Arturo San Agustín (Barcelona, 1949) se crió en la Barceloneta, a donde llegó expulsado de un colegio de La Salle por darle un puñetazo a un educador que le rompió una foto de Sofía Loren.
Su gran educación, en todo caso, no fue el colegio sino el cine. Aprendió todo lo necesario viendo películas, sobre todo italianas y neorrealistas, de Visconti, Fellini, De Sica, Pasolini, Rosi, Ferreri y compañía. Luego, llegó la nouvelle vague francesa y todo se fue al carajo. "La nouvelle vague hundió al cine", afirma, porque lo intelectualizó hasta el extremo de hacerlo incomprensible.
Las redacciones de los periódicos también perdieron su esencia cuando el agua sustituyó al alcohol. San Agustín, que empezó trabajando de creativo publicitario en la Barcelona que palpitaba a lo largo de la calle Tuset, se pasó al periodismo cuando aprendió que con esta profesión podía hacer lo que más le gustaba, es decir, viajar, conocer gente y escribir.
"El agua mineral fue el principio del fin del periodismo", afirma con nostalgia, recordando las redacciones en las que se hablaba, se debatía y se discutía, ejercicio indispensable para profundizar en la información que va a escribirse. "El alcohol es otro medio de comunicación", dice, y cuando desapareció "las redacciones se convirtieron en un camposanto".
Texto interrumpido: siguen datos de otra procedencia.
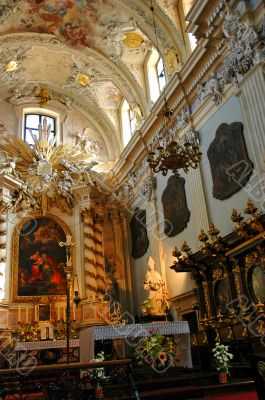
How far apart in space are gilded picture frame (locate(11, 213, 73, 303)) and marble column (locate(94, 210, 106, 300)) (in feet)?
3.56

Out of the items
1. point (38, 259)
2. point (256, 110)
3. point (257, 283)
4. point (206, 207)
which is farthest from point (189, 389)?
point (38, 259)

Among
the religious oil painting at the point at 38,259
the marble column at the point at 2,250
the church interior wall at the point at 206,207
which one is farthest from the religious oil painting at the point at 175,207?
the marble column at the point at 2,250

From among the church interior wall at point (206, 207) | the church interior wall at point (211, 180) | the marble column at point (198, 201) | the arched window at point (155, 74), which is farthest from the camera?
the arched window at point (155, 74)

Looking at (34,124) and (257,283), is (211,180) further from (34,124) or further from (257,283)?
(34,124)

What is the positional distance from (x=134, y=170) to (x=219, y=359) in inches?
361

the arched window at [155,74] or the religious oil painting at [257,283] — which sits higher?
the arched window at [155,74]

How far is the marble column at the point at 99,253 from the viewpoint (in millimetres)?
14141

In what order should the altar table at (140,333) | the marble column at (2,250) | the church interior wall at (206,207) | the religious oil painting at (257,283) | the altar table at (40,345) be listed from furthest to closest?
the marble column at (2,250) < the altar table at (40,345) < the church interior wall at (206,207) < the altar table at (140,333) < the religious oil painting at (257,283)

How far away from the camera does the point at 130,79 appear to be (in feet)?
48.3

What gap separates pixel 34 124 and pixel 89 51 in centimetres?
393

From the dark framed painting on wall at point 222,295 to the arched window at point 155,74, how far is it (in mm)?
7181

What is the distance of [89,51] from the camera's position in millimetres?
14531

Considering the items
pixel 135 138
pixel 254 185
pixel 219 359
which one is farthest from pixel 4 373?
pixel 135 138

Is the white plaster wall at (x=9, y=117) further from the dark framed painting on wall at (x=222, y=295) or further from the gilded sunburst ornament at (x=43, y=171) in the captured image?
the dark framed painting on wall at (x=222, y=295)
En la barra del Giardinetto, San Agustín deja que hable su enorme frente despejada, una cúpula que encierra el conocimiento de una vida dedicada a observar y sintetizar.
Es normal que los periodistas hablemos con titulares, y él lo hace con frecuencia. Puede afirmar, por ejemplo, que "un gilipollas enriquecido es insoportable", que "el ogro siempre me ha parecido que es el bueno y los enanitos, unos cabrones", que "nunca se había manipulado a la mujer tanto como ahora" o que "el papa Francisco es un peronista de libro".
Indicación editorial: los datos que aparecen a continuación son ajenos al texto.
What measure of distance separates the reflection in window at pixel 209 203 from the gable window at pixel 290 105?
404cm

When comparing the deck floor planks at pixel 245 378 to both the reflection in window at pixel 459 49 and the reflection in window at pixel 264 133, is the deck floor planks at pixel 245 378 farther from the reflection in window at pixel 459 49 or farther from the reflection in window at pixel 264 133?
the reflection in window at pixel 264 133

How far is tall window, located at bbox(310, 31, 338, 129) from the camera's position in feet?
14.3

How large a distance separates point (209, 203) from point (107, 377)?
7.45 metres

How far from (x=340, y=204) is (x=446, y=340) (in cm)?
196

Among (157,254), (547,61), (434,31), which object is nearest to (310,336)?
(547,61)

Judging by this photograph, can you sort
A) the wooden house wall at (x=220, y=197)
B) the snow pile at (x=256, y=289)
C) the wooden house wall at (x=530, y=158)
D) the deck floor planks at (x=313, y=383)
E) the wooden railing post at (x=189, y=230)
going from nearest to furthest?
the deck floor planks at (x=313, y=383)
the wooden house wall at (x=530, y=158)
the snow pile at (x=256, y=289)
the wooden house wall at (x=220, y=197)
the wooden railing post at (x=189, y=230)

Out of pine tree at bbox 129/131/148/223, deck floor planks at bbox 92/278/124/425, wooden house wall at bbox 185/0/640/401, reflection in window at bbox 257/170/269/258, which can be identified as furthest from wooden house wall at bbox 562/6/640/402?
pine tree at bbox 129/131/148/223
No le gusta Francisco. Prefiere a Benedicto XVI por su superioridad intelectual, sobre todo por sus reflexiones sobre Europa y la ciencia. San Agustín es un gran vaticanista, próximo a cardenales que se mueven con sigilo por unos palacios que son solo fachada, hombres de la Iglesia que le han confesado que allí, en El Vaticano, "la primera víctima es la verdad". Allí, precisa, "cuando alguien dice la verdad firma su sentencia de muerte".
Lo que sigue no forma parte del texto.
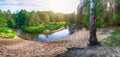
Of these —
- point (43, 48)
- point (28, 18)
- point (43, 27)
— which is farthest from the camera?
point (28, 18)

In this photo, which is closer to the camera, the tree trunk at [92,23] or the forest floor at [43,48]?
the tree trunk at [92,23]

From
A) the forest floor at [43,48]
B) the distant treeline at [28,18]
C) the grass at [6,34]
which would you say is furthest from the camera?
the distant treeline at [28,18]

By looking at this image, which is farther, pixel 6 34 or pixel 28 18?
pixel 28 18

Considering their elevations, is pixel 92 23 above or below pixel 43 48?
above

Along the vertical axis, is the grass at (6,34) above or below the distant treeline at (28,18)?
below

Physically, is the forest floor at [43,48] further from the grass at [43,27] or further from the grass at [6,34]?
the grass at [43,27]

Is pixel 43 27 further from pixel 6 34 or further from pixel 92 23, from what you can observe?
pixel 92 23

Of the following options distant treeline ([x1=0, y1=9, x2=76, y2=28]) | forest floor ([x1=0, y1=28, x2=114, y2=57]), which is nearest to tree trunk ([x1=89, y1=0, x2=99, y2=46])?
forest floor ([x1=0, y1=28, x2=114, y2=57])

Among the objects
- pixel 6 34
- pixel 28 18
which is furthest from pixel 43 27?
pixel 6 34

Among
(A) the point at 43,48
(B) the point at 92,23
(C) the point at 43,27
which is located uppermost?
(B) the point at 92,23

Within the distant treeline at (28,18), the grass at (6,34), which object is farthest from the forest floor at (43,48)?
the distant treeline at (28,18)

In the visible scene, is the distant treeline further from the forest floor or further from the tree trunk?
the tree trunk

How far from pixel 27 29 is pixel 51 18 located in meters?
4.86

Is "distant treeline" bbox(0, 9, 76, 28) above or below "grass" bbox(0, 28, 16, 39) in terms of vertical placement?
above
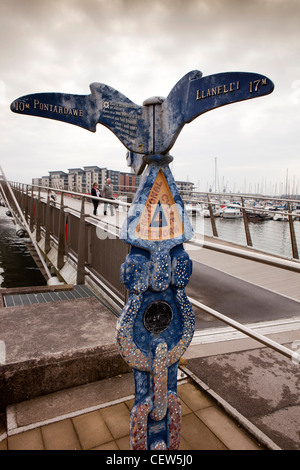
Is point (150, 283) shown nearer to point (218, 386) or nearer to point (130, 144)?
point (130, 144)

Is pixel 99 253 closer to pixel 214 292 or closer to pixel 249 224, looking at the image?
pixel 214 292

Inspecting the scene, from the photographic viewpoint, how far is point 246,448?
76.5 inches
La Iglesia se opone a la clonación, pero un día le oyó decir al cardenal Tarcisio Bertone que haría una excepción con Sofía Loren. San Agustín también la haría. No cree que haya mujer perfecta.
A Sofía Loren, precisamente, le ha dedicado su última novela, La palema roja de Sophia (Catedral Editorial). La historia es un paseo por Roma, de la mano de un cardenal, en busca de la actriz que más alumbra la fe vitalista de San Agustín.